The imbalance of investor positions has been greatly reduced, with the ratio of bullish long positions to bearish short positions falling from 11.57:1 (the 92nd percentile) to 6.11:1 (the 69th percentile).
The increase in US gasoline inventory triggered sales
With a significant increase in inventory, investors' optimism about the outlook for US gasoline prices has greatly diminished. In the week ending on October 3, hedge funds and other fund managers sold gasoline equivalent to 3 million barrels.Since September 12th, fund managers have sold a total of 22 million barrels of gasoline each week for the past three weeks. Consequently, net positions have dropped from 71 million barrels (the 77th percentile) to 48 million barrels (the 42nd percentile). The ratio of long to short positions has also decreased from 3.53:1 (the 42nd percentile) to 5.44:1 (the 63rd percentile).
The shift in market sentiment coincided with a significant increase in gasoline inventories on September 29th, rising to 227 million barrels, higher than the low of 215 million barrels on September 1st, four weeks prior.
Gasoline inventories have swung from a decrease of 8 million barrels to an increase of 5 million barrels, above the seasonal average for the past decade.

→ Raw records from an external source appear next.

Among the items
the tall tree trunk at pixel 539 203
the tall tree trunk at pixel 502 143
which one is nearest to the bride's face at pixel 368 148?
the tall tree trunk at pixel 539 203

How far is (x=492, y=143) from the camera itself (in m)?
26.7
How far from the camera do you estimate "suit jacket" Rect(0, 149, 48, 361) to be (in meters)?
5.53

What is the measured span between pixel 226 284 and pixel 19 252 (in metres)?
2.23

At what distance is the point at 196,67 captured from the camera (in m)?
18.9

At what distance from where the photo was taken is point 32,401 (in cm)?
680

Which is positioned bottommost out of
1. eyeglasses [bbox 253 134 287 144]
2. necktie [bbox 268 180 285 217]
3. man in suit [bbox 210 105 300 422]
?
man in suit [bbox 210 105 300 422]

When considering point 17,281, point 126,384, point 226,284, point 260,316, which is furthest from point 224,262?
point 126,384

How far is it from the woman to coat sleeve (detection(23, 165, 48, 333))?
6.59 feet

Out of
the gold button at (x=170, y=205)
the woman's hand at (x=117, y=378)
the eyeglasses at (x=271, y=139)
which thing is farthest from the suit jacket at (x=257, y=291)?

U.S. Natural Gas Inventory Decline Fails to Stir Optimism
Despite the gradual reduction of excess inventory carried over from the 2022/23 winter, investors still find it difficult to be optimistic about the prospects for U.S. natural gas prices.
Hedge funds purchased futures and options equivalent to 282 billion cubic feet in the two main contracts linked to U.S. natural gas prices. However, according to records submitted to the Commodity Futures Trading Commission (CFTC), this did not even reverse the sell-off of 38 billion cubic feet from the previous week.
The net long positions held by funds are only 9 billion cubic feet (the 32nd percentile since 2010), significantly lower than the recent high of 74.3 billion cubic feet on July 11th (the 48th percentile).
Working natural gas storage stands at only 6.8 billion cubic feet, down from 29.9 billion cubic feet at the end of June.
Adjusted for inflation, the front-month futures prices have gradually risen from the recent low of $2.22 per million British thermal units in April to an average slightly above $3 per million British thermal units in October.Therefore, the actual prices in October have risen from the 2nd percentile in April (since 1990) to the 12th percentile at present, but are still far below the long-term median of around $5.30.
However, the prospect of a super strong El Niño effect in the Pacific leading to above-average temperatures in most parts of northern United States during the 2023/24 winter has temporarily limited any greater optimism.